=== WORK INSTRUCTION ===
Everything from the line containing "- ViT-B/16: Vision" through the final line of the records must be transcribed verbatim; nothing else belongs in the result.

=== MATERIAL FOR THE TASK ===
********************

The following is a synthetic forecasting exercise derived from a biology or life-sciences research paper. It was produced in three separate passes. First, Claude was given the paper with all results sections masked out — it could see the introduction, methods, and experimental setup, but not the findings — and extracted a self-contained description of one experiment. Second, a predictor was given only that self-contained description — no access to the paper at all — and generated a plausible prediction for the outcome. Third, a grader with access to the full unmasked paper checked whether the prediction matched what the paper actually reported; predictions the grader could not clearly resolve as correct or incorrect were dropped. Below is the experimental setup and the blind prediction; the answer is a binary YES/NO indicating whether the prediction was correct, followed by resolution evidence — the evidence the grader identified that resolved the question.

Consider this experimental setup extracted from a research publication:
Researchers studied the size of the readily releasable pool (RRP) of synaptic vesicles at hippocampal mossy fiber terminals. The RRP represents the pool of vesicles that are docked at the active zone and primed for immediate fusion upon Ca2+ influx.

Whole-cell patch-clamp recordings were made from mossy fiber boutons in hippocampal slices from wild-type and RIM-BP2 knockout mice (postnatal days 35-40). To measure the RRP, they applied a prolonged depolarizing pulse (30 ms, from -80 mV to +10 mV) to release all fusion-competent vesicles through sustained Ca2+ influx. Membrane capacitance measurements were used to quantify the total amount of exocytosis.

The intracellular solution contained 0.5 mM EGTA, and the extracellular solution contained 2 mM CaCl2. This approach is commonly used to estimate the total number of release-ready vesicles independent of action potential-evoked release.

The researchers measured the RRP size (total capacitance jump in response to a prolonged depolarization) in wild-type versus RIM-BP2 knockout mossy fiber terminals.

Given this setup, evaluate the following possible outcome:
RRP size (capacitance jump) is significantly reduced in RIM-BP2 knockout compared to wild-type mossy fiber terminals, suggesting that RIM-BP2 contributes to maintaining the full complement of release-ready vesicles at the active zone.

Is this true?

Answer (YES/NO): NO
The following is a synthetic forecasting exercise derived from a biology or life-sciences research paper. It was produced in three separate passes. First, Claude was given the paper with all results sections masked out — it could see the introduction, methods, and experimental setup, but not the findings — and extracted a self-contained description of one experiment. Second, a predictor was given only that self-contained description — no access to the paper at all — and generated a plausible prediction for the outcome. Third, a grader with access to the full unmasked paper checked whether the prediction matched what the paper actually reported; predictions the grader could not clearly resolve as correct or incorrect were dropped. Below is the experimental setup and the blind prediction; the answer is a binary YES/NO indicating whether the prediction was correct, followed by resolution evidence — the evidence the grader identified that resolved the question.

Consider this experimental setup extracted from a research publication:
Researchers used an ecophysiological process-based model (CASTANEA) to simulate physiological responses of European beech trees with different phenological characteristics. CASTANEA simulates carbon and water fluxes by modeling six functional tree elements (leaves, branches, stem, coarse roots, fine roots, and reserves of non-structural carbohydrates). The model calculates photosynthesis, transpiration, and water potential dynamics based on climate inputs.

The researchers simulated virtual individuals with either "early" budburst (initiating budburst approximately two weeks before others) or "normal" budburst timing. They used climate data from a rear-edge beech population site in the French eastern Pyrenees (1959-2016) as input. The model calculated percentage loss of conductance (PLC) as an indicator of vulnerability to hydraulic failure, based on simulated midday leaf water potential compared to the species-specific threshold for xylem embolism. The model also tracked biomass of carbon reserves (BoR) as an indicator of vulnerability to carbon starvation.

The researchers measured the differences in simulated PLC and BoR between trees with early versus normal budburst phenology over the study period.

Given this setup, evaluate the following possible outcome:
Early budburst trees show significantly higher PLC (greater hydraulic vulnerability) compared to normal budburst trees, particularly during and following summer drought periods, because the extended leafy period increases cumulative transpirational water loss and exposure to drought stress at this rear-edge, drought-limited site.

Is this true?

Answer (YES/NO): YES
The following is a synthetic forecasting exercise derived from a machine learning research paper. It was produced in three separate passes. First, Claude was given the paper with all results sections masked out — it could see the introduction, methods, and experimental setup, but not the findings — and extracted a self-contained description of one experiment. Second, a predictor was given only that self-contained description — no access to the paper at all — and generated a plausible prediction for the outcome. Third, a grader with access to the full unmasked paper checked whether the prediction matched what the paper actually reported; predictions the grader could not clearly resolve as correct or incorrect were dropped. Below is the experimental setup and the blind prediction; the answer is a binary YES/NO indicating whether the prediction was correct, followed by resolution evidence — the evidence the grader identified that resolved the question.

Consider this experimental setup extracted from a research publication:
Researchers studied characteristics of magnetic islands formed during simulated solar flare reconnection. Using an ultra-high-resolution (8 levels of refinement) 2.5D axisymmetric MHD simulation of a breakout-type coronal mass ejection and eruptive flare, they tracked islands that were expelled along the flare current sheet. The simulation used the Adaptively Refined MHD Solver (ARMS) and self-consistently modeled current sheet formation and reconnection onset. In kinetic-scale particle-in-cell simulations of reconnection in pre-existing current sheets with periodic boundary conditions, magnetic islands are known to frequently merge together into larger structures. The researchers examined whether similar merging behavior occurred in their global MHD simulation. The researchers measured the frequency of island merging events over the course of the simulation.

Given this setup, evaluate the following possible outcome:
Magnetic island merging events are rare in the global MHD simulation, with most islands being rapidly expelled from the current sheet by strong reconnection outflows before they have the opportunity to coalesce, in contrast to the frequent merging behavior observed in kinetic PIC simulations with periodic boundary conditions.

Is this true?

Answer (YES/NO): YES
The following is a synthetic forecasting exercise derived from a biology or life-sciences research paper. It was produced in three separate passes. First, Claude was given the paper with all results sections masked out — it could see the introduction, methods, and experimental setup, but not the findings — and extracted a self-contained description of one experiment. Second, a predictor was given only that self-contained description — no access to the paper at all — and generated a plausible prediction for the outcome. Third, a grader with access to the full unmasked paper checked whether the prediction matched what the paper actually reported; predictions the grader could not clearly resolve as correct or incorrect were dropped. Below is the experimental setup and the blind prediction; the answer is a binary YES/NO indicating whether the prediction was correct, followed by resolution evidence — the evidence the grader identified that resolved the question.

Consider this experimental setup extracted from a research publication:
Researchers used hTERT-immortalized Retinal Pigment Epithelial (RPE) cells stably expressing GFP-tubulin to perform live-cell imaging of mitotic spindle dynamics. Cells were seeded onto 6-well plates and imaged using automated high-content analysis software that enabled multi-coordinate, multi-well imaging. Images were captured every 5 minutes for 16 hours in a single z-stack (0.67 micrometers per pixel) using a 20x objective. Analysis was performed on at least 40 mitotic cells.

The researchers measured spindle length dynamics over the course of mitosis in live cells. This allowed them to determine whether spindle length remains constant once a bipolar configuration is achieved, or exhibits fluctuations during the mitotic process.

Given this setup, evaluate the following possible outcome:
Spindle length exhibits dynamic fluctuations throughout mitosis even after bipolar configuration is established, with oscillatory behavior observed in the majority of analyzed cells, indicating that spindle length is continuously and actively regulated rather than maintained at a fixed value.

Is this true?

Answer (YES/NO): NO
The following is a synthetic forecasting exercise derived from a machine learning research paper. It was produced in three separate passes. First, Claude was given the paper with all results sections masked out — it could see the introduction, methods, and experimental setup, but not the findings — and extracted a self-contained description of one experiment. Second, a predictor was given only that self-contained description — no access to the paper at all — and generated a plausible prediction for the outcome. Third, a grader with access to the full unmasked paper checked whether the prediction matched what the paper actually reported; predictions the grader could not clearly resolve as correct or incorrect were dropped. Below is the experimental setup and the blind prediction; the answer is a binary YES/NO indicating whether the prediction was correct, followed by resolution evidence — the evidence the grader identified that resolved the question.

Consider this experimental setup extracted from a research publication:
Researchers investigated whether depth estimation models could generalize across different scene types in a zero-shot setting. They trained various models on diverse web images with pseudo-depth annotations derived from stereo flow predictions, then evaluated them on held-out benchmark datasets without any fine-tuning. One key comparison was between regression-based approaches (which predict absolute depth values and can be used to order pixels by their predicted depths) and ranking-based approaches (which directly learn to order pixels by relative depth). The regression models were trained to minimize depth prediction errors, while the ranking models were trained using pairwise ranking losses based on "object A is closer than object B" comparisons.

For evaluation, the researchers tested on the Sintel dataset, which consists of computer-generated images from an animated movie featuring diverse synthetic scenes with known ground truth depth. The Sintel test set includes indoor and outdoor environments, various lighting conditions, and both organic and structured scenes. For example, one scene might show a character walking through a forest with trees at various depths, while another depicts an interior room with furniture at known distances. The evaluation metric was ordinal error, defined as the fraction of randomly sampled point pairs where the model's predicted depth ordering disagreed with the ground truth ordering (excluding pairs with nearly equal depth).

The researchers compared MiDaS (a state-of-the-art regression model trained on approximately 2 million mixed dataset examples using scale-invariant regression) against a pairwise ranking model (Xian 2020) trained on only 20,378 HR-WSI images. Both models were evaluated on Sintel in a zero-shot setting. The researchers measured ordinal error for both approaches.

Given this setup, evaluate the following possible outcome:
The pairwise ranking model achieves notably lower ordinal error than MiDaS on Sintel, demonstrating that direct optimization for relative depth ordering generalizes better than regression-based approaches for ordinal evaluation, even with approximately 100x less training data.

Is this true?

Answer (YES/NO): NO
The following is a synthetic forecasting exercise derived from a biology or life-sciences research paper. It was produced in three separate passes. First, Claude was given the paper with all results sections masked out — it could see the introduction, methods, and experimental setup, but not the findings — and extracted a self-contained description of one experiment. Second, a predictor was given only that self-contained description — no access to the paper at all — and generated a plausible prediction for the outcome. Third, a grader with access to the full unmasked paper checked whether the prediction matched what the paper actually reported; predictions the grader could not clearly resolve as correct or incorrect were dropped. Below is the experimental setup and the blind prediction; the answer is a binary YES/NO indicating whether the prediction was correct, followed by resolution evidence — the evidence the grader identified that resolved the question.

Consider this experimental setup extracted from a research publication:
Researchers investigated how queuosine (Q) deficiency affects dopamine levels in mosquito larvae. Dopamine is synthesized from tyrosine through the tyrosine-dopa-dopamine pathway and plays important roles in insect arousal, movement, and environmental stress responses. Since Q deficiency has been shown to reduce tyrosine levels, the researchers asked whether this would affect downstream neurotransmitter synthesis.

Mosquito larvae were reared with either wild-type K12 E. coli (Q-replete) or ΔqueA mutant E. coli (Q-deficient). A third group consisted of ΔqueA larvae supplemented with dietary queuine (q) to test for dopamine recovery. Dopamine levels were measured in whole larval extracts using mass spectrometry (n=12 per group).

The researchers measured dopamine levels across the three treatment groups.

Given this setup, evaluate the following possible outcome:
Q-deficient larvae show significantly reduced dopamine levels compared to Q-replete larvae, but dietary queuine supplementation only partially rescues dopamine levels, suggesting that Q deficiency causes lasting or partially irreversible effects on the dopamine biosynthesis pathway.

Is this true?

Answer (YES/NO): YES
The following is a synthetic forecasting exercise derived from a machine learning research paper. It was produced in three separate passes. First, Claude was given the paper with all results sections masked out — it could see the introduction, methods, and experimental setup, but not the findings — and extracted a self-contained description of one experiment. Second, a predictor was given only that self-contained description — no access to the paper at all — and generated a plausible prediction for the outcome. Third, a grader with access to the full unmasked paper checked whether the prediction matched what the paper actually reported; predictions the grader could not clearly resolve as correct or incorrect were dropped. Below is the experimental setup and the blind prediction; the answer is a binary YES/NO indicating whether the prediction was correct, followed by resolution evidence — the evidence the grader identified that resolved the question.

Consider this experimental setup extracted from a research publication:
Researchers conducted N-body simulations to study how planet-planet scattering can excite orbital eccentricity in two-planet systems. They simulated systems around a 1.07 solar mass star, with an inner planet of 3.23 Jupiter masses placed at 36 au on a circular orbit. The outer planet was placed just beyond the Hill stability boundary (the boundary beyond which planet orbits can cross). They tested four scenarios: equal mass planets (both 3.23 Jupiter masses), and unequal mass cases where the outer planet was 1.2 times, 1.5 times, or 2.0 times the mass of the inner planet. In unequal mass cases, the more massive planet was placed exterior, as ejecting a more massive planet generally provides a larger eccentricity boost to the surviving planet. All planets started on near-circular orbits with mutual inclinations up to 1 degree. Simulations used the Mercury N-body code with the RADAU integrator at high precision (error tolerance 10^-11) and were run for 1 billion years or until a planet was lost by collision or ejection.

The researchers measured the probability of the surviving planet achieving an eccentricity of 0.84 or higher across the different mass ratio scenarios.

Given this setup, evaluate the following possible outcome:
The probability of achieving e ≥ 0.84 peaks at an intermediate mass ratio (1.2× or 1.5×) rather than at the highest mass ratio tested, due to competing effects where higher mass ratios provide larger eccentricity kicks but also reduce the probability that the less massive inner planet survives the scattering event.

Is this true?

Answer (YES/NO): YES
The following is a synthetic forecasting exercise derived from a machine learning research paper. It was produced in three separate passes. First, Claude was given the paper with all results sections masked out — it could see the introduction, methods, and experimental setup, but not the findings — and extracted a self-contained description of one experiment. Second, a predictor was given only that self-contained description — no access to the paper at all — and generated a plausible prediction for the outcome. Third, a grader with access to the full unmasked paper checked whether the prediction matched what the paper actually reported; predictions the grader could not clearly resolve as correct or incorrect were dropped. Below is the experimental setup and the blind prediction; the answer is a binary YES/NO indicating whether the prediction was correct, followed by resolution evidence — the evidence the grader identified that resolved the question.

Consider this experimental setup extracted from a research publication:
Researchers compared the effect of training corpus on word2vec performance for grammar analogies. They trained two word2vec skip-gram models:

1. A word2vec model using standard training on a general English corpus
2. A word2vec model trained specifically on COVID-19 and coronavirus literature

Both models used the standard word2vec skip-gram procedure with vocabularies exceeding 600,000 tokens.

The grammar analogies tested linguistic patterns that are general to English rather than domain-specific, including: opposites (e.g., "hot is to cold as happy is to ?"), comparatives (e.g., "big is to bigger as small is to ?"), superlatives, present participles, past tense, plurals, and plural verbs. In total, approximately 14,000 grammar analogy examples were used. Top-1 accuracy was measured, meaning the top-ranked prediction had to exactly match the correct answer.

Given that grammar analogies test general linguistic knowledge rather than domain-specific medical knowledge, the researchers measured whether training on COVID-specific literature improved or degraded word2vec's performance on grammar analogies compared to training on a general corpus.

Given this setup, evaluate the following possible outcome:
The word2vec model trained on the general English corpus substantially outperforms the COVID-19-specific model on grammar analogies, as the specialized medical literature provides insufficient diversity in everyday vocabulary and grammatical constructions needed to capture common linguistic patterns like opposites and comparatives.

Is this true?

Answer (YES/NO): NO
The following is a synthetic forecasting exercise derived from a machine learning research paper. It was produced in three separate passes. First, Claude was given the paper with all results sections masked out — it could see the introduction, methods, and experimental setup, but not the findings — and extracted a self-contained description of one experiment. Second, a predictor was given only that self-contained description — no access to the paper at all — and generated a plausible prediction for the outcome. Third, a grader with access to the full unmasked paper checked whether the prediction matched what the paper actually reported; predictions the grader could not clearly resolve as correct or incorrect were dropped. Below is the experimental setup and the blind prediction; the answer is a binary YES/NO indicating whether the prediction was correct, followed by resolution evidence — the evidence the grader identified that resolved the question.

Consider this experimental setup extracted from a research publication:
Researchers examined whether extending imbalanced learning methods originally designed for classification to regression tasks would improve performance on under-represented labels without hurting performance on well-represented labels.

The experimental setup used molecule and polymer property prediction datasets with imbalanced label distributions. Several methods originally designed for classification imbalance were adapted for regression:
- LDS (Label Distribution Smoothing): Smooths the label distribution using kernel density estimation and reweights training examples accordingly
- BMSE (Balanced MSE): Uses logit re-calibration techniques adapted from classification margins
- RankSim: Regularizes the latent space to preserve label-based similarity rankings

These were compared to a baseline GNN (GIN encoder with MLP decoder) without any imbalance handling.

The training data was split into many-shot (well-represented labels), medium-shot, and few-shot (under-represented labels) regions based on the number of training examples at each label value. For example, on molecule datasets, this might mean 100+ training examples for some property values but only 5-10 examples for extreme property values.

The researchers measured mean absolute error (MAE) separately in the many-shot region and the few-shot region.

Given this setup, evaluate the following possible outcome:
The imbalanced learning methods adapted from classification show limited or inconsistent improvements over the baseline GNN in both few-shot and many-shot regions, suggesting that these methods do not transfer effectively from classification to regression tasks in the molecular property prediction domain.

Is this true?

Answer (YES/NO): NO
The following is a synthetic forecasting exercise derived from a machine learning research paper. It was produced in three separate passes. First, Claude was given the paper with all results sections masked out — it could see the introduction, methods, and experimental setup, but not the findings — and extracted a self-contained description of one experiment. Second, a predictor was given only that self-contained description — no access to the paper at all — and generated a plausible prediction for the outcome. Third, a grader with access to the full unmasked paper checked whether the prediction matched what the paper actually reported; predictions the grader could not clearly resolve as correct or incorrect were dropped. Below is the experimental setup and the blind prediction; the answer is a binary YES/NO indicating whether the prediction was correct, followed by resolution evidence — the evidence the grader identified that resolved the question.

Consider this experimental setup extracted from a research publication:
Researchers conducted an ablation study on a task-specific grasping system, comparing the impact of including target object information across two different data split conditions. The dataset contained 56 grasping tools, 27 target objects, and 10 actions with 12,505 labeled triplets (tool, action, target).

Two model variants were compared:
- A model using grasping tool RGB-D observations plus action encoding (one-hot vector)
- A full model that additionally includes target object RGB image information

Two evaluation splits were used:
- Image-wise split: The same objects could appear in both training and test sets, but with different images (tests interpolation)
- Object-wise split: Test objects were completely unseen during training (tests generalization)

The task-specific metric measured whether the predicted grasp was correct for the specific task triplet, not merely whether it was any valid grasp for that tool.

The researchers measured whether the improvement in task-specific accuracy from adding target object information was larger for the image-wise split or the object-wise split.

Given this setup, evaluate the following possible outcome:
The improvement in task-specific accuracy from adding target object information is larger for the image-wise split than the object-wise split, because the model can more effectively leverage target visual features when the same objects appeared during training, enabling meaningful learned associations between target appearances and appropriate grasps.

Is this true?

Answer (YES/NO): NO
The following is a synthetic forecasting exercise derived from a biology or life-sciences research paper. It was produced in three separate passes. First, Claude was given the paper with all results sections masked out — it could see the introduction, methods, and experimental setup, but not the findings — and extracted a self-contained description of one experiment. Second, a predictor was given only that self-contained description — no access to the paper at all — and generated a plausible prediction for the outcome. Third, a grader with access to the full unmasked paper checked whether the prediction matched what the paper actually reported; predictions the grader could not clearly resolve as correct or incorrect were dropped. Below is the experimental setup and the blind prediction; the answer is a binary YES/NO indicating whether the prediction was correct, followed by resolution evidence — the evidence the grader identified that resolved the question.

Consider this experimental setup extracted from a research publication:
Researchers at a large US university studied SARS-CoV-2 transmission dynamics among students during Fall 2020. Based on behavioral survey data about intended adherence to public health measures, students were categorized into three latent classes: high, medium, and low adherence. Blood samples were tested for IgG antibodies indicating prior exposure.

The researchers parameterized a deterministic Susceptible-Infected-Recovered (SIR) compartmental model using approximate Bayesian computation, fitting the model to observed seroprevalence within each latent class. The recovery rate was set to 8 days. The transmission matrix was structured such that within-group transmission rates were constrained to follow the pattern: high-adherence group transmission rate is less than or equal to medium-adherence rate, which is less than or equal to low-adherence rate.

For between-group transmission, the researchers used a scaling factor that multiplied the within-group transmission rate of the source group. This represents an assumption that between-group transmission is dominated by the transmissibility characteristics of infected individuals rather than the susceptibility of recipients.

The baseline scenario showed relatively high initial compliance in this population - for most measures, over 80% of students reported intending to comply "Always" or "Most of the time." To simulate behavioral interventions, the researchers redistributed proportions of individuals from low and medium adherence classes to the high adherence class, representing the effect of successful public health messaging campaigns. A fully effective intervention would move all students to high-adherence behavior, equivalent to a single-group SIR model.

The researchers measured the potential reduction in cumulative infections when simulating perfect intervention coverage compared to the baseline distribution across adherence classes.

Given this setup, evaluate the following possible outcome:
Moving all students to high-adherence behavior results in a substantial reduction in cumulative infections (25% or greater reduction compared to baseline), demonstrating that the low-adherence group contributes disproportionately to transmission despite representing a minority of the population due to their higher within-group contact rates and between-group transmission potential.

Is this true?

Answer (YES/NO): YES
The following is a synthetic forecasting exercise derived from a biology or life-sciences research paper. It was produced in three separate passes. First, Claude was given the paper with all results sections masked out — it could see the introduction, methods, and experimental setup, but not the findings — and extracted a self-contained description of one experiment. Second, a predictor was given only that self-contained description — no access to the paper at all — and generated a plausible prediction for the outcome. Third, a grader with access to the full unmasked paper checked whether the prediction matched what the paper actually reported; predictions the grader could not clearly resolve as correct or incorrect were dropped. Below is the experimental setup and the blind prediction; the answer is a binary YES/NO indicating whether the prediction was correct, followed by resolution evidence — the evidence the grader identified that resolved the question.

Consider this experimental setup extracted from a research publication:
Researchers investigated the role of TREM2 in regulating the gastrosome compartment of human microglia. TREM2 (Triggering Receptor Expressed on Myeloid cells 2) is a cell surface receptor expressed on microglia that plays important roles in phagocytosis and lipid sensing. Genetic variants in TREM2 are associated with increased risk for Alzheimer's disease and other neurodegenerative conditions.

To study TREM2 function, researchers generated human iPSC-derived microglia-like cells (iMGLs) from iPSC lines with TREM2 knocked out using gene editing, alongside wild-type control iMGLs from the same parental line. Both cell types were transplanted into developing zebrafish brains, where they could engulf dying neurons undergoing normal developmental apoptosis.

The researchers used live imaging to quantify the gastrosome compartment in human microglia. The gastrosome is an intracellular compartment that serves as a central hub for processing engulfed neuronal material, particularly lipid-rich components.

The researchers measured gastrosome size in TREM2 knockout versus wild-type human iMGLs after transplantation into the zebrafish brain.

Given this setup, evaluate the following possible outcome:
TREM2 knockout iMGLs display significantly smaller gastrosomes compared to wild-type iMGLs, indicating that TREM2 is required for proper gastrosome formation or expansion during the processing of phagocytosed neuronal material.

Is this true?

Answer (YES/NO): YES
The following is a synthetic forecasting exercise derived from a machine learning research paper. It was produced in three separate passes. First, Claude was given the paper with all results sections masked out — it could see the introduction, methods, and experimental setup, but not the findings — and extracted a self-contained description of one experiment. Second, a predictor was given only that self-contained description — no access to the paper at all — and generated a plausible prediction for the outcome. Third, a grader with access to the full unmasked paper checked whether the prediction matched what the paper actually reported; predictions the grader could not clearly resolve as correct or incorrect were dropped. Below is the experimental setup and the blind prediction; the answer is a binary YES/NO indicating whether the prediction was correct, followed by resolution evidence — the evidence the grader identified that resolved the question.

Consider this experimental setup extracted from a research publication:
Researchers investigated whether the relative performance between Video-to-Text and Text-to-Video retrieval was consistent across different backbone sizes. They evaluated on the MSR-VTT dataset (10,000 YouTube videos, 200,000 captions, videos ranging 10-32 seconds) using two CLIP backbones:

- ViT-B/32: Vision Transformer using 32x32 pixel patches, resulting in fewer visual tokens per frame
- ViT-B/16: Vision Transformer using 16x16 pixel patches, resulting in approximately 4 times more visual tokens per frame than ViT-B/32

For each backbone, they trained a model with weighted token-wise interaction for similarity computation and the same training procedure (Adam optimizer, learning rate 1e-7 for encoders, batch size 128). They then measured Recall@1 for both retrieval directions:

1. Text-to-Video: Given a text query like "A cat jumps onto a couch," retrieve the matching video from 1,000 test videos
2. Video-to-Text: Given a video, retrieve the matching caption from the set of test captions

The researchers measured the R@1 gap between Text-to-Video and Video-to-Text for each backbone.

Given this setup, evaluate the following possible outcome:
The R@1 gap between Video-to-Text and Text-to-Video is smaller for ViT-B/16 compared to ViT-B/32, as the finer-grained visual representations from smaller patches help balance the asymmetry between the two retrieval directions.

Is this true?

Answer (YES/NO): YES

********************

=== RESPONSE BOX ===
- ViT-B/16: Vision Transformer using 16x16 pixel patches, resulting in approximately 4 times more visual tokens per frame than ViT-B/32

For each backbone, they trained a model with weighted token-wise interaction for similarity computation and the same training procedure (Adam optimizer, learning rate 1e-7 for encoders, batch size 128). They then measured Recall@1 for both retrieval directions:

1. Text-to-Video: Given a text query like "A cat jumps onto a couch," retrieve the matching video from 1,000 test videos
2. Video-to-Text: Given a video, retrieve the matching caption from the set of test captions

The researchers measured the R@1 gap between Text-to-Video and Video-to-Text for each backbone.

Given this setup, evaluate the following possible outcome:
The R@1 gap between Video-to-Text and Text-to-Video is smaller for ViT-B/16 compared to ViT-B/32, as the finer-grained visual representations from smaller patches help balance the asymmetry between the two retrieval directions.

Is this true?

Answer (YES/NO): YES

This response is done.